In the era of the smartphone, an electronic calculator may seem a bit old-hat. But they continue to hold a fascination in our community, both when used for their original purpose, and as objects for hardware hacking in their own right. After their first few years when they were a rare and exclusive gadget, they were manufactured in such huge numbers as to be readily available for the curious hacker. [Suikan] has taken one of these plentiful models and done something special for it, creating a new mainboard, and a firmware which transforms it into a reverse Polish, or RPN, scientific calculator.
The Sharp EL210 and EL215 were ubiquitous early-1980s calculators without scientific functions, and with a VFD display. We remember them being common during our schooldays, and they and similar models can still be found on a trawl through thrift stores.

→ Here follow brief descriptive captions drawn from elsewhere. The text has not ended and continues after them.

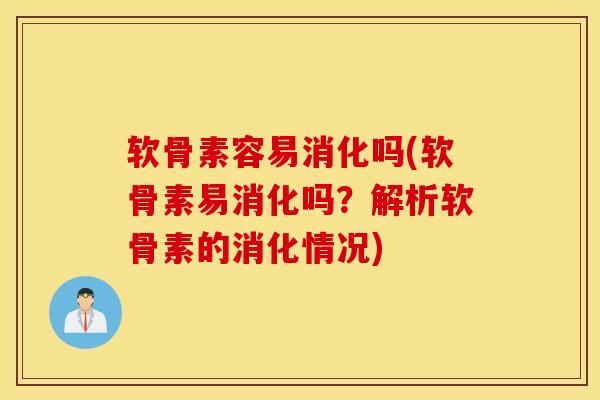 软骨素容易消化吗(软骨素易消化吗？解析软骨素的消化情况)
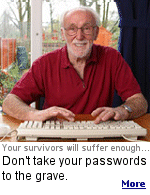 Your survivors will have enough on their minds when you die, so take steps now to ensure it won't be a major trauma to access the financial accounts you keep online.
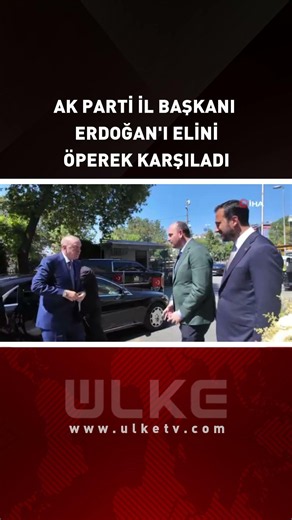 AK Parti İl Başkanı Erdoğan'ı Elini Öperek Karşıladı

On the board is one of the STM32 microcontrollers and a Maxim VFD driver, and fitting it is simply a case of soldering the Sharp’s VFD to it, placing it in the calculator, and attaching the keyboard. The firmware meanwhile uses the orange C key from the original calculator as a function key, alternating between standard and scientific operations.
If you’re curious about RPN, we’ve taken a look at it here in the past.

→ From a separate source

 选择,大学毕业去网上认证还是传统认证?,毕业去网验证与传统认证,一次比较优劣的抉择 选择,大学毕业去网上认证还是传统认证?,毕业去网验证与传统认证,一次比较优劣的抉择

I still use pocket calculators (I have 2 simple Casio FX-82MS) everyday as they provide a much better haptic feedback than a phone and are quicker than firing up a spreadsheet.
I have 2 TI Programmer calculators. Maybe a nice idea to hack one into an RPN calculator. Just that the keyboards are so horribly clicky. It might annoy the hell out of my colleagues. :P
Beautiful! I love brain transplant projects :)
Nice!!
I have several RPN HP calculators handy. Favorites are still the HP-15C and HP-16C. Even installed and use the HP-15C simulator application that is always on my Linux desktops. Of yeah, the HP-12C is our goto house calculator (sits on kitchen counter). So ‘old hat’ ? … Not around here :) .
Reverse Polish? Ynbargz!
Love RPN! Very nice project.
Looks great, i still prefer a pocket calculator over a smartphone app.